La Garganta (Spanish for "the throat", or "gully") is a private estate, or finca, of around 15,000 ha in extent, located in the rugged Sierra Morena, in rural Ciudad Real Province, in the region of Castile-La Mancha, Spain. It extends over lands belonging administratively to the municipalities of Almodovar del Campo and Brazatortas between the town of Conquista and the hamlet of Minas del Horcajo. Around 2003 it was bought on lease and renovated by Gerald Grosvenor, 6th Duke of Westminster. Prior to Grosvenor's acquisition, the estate was property of the Duke of Bavaria.

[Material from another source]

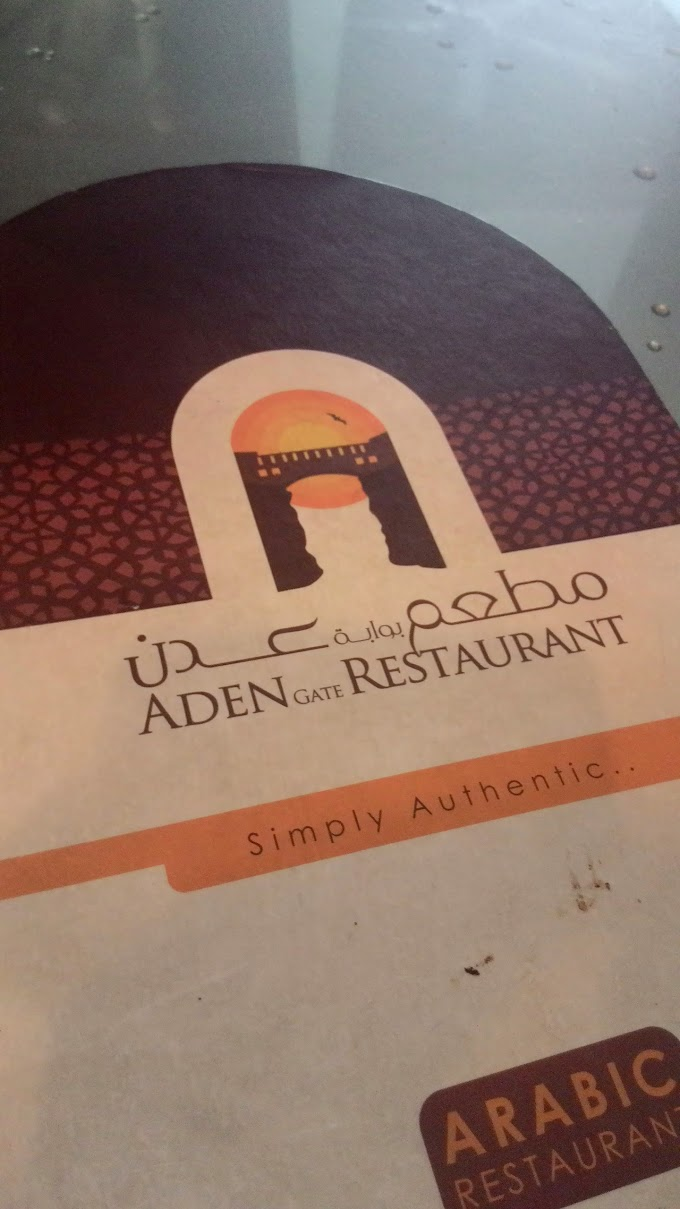 Food Review : Aden Gate Restaurant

La Garganta is the largest privately owned hunting estate in Europe, and occupies a surface area larger than the entire city of Barcelona.

==History==
The property was formerly owned by the British mining company Rio Tinto, which mined the hills for a variety of minerals. Since the early 20th century it was converted to a hunting ground by a consortium of European landowners. They managed it through the company Villamagna SA, before the mostly aristocratic German owners started leasing it to Gerald Grosvenor.

==Infrastructure==
In 2007 it was reported that the private accommodation consists of six large villas, some in the process of renovation, besides accommodation for nearly 100 staff. A converted railway station allows for rail access, while the headquarters is supplied with its own petrol station to service a fleet of over 20 jeeps. Economic activity includes production of olives, cereal and cork.

Strict security was reported, while all but one of the former public entrance roads have been closed. This recent move towards higher exclusivity and privacy proved controversial with some members of the public and local environmentalists.

==Wildlife==
The hilly and extensively forested property, has a perimeter of about 40 miles and ranges from 585 to 1,266 meters in altitude. Its wildlife is described as diverse by European standards. Despite low and erratic rainfall, significant woodlands occur, which include cork oak, strawberry trees, poplars and alder, the latter limited to the river valley. These woods are flanked by pine forests in the north and east, besides commercial olives and exotic eucalypts.

The estate is stocked with boar, Iberian red deer, Iberian ibex, mouflons, fallow deer and partridge, for hunting. The numbers of smaller species like partridge, hares and rabbits are encouraged for the sake of raptors. Rare wildlife like the Iberian lynx, black stork and Spanish imperial eagle occur, while black, griffon and Egyptian vultures, and the golden eagle are resident species. The estate manager as of 2007 was José María Tercero. Prior to the 1990s, the Iberian wolf was also a species of the estate.